2004 Recipient
Benjamin Nathans
Beyond the Pale: The Jewish Encounter with Late Imperial Russia
The W. Bruce Lincoln Book Prize, established in 2004 and sponsored by Mary Lincoln, is awarded annually for an author’s first published monograph or scholarly synthesis that is of exceptional merit and lasting significance for the understanding of Russia’s past, published in the previous year.
Winner: Benjamin Nathans
Title: Beyond the Pale: The Jewish Encounter with Late Imperial Russia (University of California Press)

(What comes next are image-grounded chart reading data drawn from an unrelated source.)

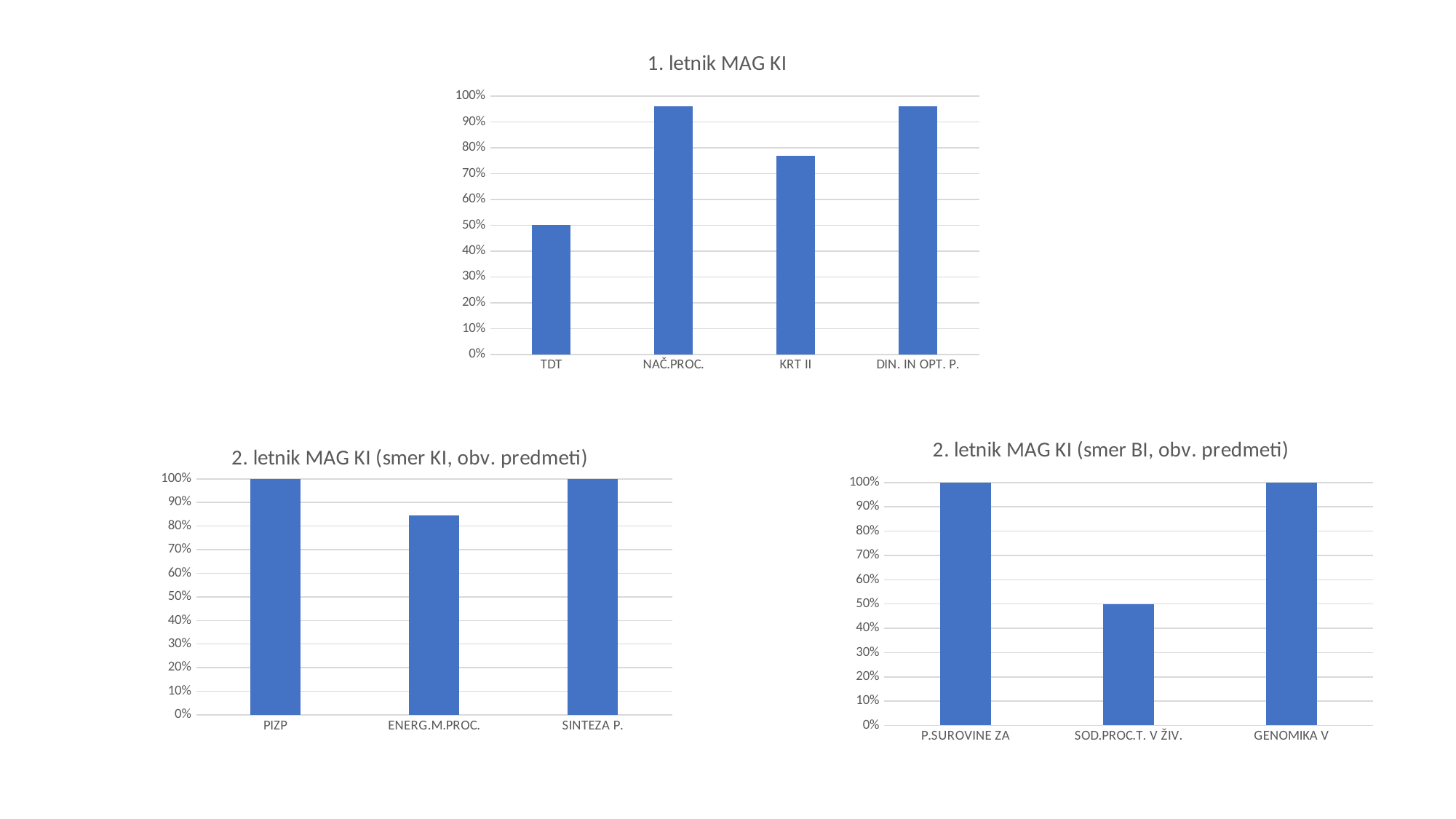
In the chart titled "1. letnik MAG KI", which is larger, the value for KRT II or the value for NAČ.PROC.? NAČ.PROC. In the chart titled "2. letnik MAG KI (smer KI, obv. predmeti)", which category has the lowest value? ENERG.M.PROC. In the chart titled "2. letnik MAG KI (smer BI, obv. predmeti)", what is the value for SOD.PROC.T. V ŽIV.? 50% In the chart titled "1. letnik MAG KI", how many categories are plotted? 4 In the chart titled "1. letnik MAG KI", what is the value for TDT? 50% In the chart titled "2. letnik MAG KI (smer KI, obv. predmeti)", how many categories are plotted? 3 In the chart titled "2. letnik MAG KI (smer KI, obv. predmeti)", what is the value for PIZP? 100% In the chart titled "1. letnik MAG KI", which category has the lowest value? TDT In the chart titled "2. letnik MAG KI (smer KI, obv. predmeti)", is the value for ENERG.M.PROC. greater or less than 80%? greater In the chart titled "1. letnik MAG KI", what kind of chart is shown? bar chart In the chart titled "1. letnik MAG KI", is the value for KRT II greater or less than 80%? less In the chart titled "2. letnik MAG KI (smer BI, obv. predmeti)", what is the difference between the value for P.SUROVINE ZA and the value for SOD.PROC.T. V ŽIV.? 50%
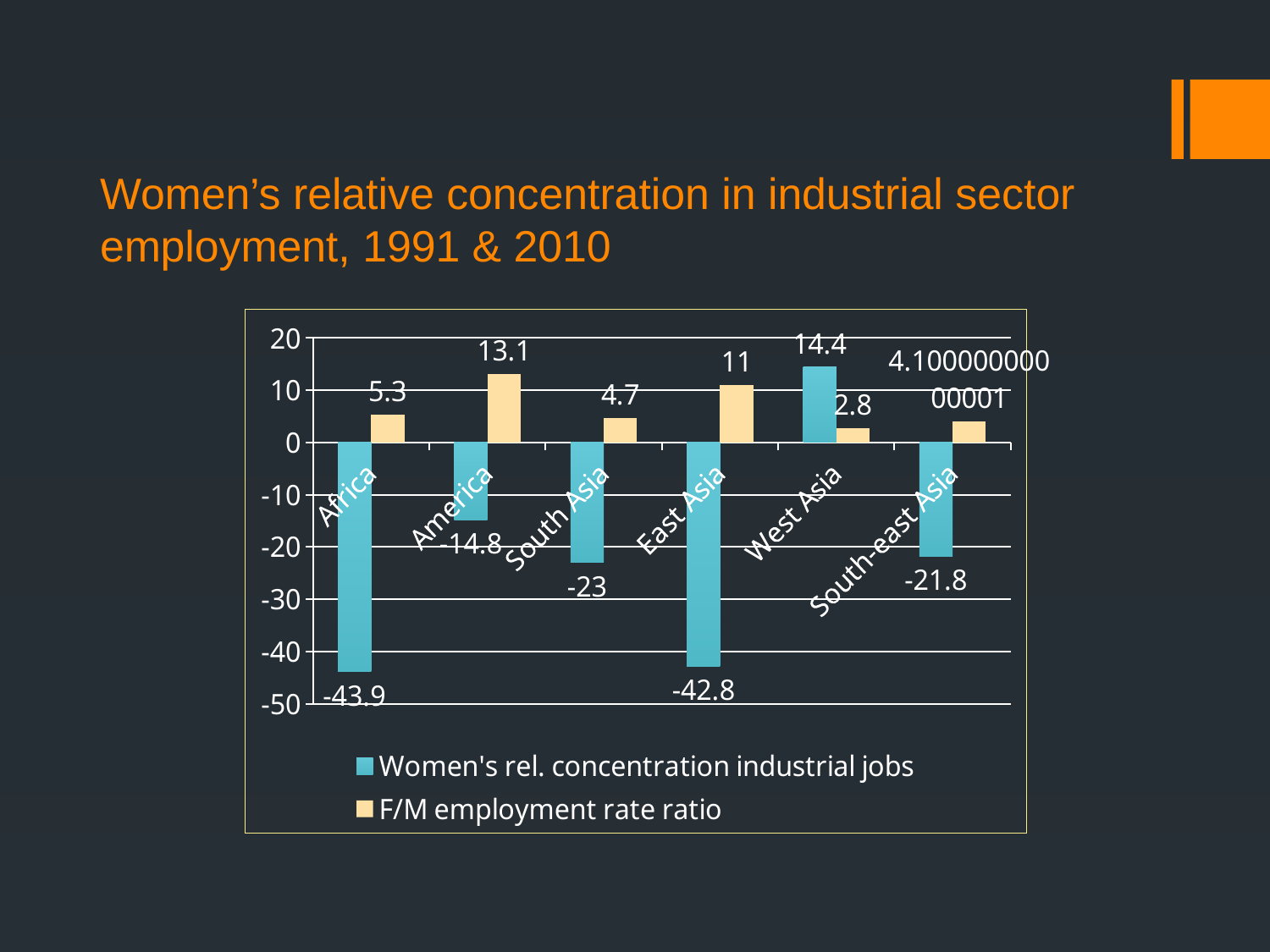
Which is larger in Women's rel. concentration industrial jobs: South Asia or South-east Asia? South-east Asia What is the F/M employment rate ratio for East Asia? 11 Which region is the only one with a positive value for Women's rel. concentration industrial jobs? West Asia What is the difference between the F/M employment rate ratio for America and for West Asia? 10.3 Which region has the lowest value for Women's rel. concentration industrial jobs? Africa What is the value of Women's rel. concentration industrial jobs for Africa? -43.9 How many regions are shown on the x axis? 6 What is the F/M employment rate ratio for America? 13.1 How many series does the legend list? 2 Which region has the highest F/M employment rate ratio? America What type of chart is shown on the slide? Bar chart What is the value of Women's rel. concentration industrial jobs for West Asia? 14.4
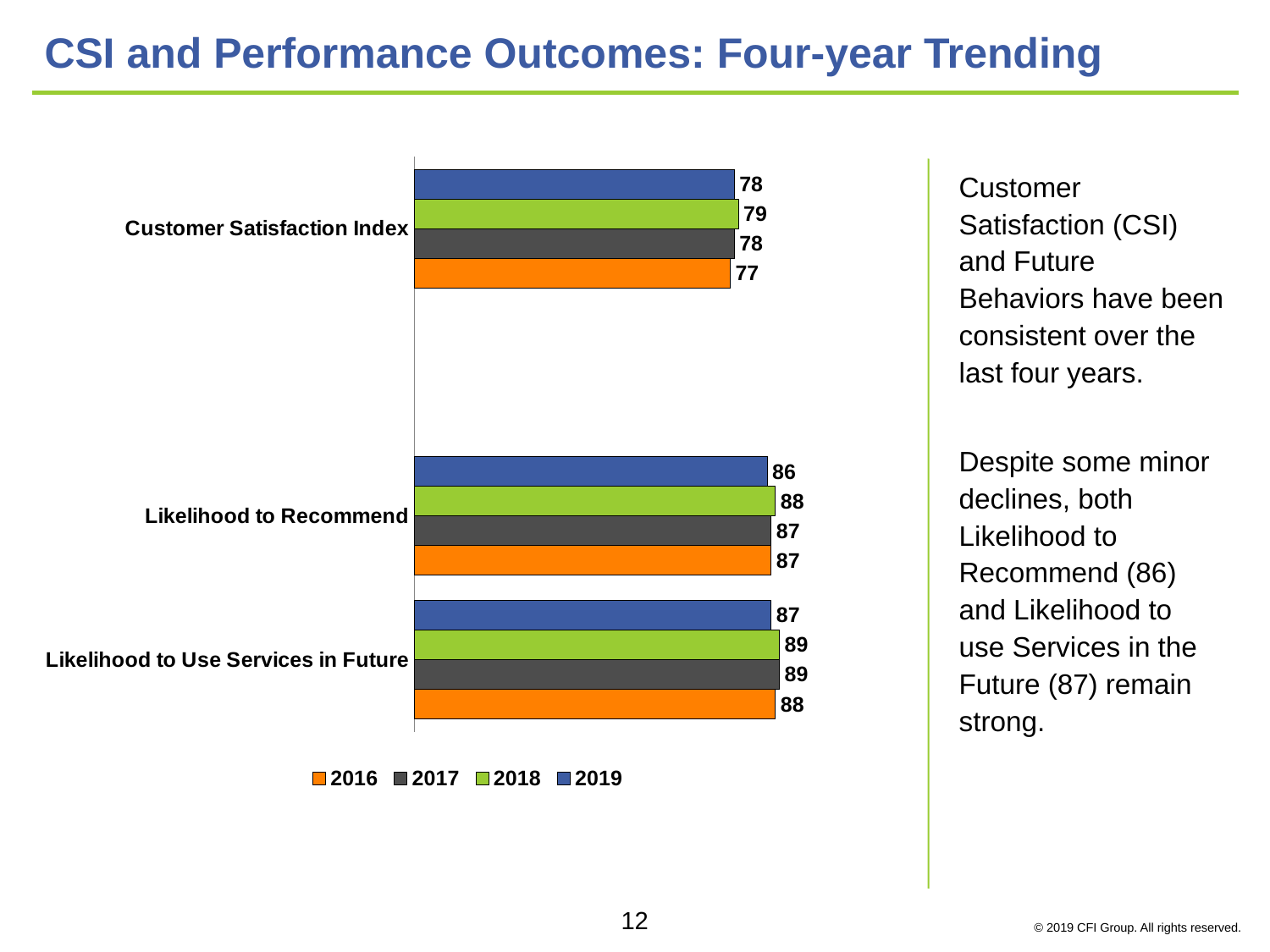
What is the Customer Satisfaction Index value for 2019? 78 Which is larger for 2019: Likelihood to Recommend or Likelihood to Use Services in Future? Likelihood to Use Services in Future Which year has the lowest Likelihood to Recommend value? 2019 What is the Likelihood to Recommend value for 2018? 88 Which year has the highest Customer Satisfaction Index value? 2018 How many series does the legend list? 4 What is the Customer Satisfaction Index value for 2016? 77 What kind of chart is shown on the slide? Bar chart What is the difference between the 2018 and 2019 values for Likelihood to Use Services in Future? 2 How many categories are shown on the chart? 3 Which colour represents 2016 in the legend? Orange What is the Likelihood to Use Services in Future value for 2016? 88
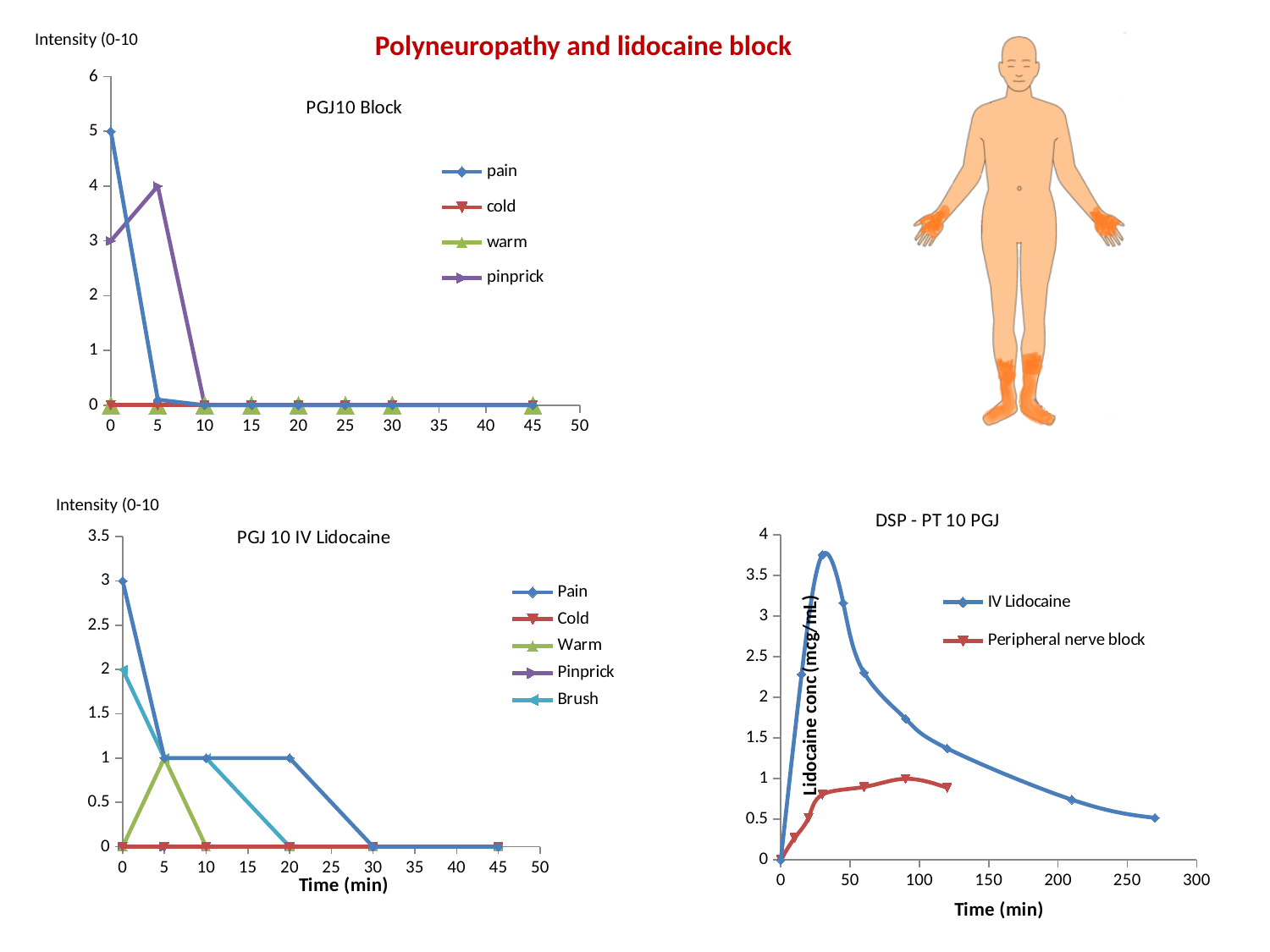
In the "PGJ 10 IV Lidocaine" chart, how many series does the legend list? 5 What type of chart is the "PGJ10 Block" chart? line chart In the "DSP - PT 10 PGJ" chart, does the IV Lidocaine concentration rise or fall between 50 and 250 minutes? fall In the "PGJ 10 IV Lidocaine" chart, what is the Brush intensity at 0 minutes? 2 In the "DSP - PT 10 PGJ" chart, is the peak value of IV Lidocaine greater or less than 3.5? greater In the "PGJ10 Block" chart, what is the pain intensity at 0 minutes? 5 In the "PGJ10 Block" chart, how many series does the legend list? 4 In the "PGJ 10 IV Lidocaine" chart, what is the Warm intensity at 5 minutes? 1 In the "PGJ10 Block" chart, what is the pinprick intensity at 5 minutes? 4 In the "DSP - PT 10 PGJ" chart, what is the label of the y axis? Lidocaine conc (mcg/mL) In the "PGJ 10 IV Lidocaine" chart, what is the Pain intensity at 0 minutes? 3 In the "PGJ10 Block" chart, which is larger at 0 minutes, pain or pinprick? pain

Benjamin Nathans’ Beyond the Pale is a book remarkable for its originality of conception, its innovative and wide-ranging research, and its vivid characterization of the figures he describes. It accomplishes nothing less than a rethinking and reformulation of the Jewish experience in Russia. Shifting the focus from the shtetl to Petersburg and emphasizing the role of the Petersburg Jewish elite in defending Jewish interests, Nathans gives us new insights into the culture of Russian Jews and their relationship to Russian state and society. His concept of “selective integration” explains the seeming contradictory impressions we have of Jews as an oppressed and persecuted minority and yet numbering among them leading figures in the pre-revolutionary merchantry, intelligentsia, and bar. Although acutely aware of the barriers to Jewish mobility, Nathans does not emphasize anti-Semitism to explain the vagaries of tsarist policy or the disappointments and outright oppression of Russian Jews. He analyzes privileged Jews, their Russian colleagues, and tsarist policymakers with reference to broad patterns of political, social, and economic change in post-emancipation Russia. The chapters on the Jews in the university and in the legal system are particularly brilliant. They reveal the extent of Jewish involvement in pre-revolutionary intellectual life in Russia, and how Jews took advantage of the opportunities opened to them in the Russian educational and legal system. Nathans shows that though these opportunities were curtailed with the reactionary tendencies on the rise in the late nineteenth century, educated Jews, and particularly attorneys, played a crucial role in advancing Russian law and legal practice, as they came to see the legal system as the principal means to defend Jewish rights. In addition to telling a moving story of human struggle, hope, achievement, and failure, Nathans situates his subject in the broader picture of European Jewry and illuminates the larger problem of the birth of the modern world for European Jews, Russian Jews, and Russians themselves. Beyond the Pale is a work of great distinction, written with grace and power and the prize committee—Richard Wortman, Elise Wirtschafter, and Elizabeth Wood—is pleased to present the first W. Bruce Lincoln prize to Benjamin Nathans.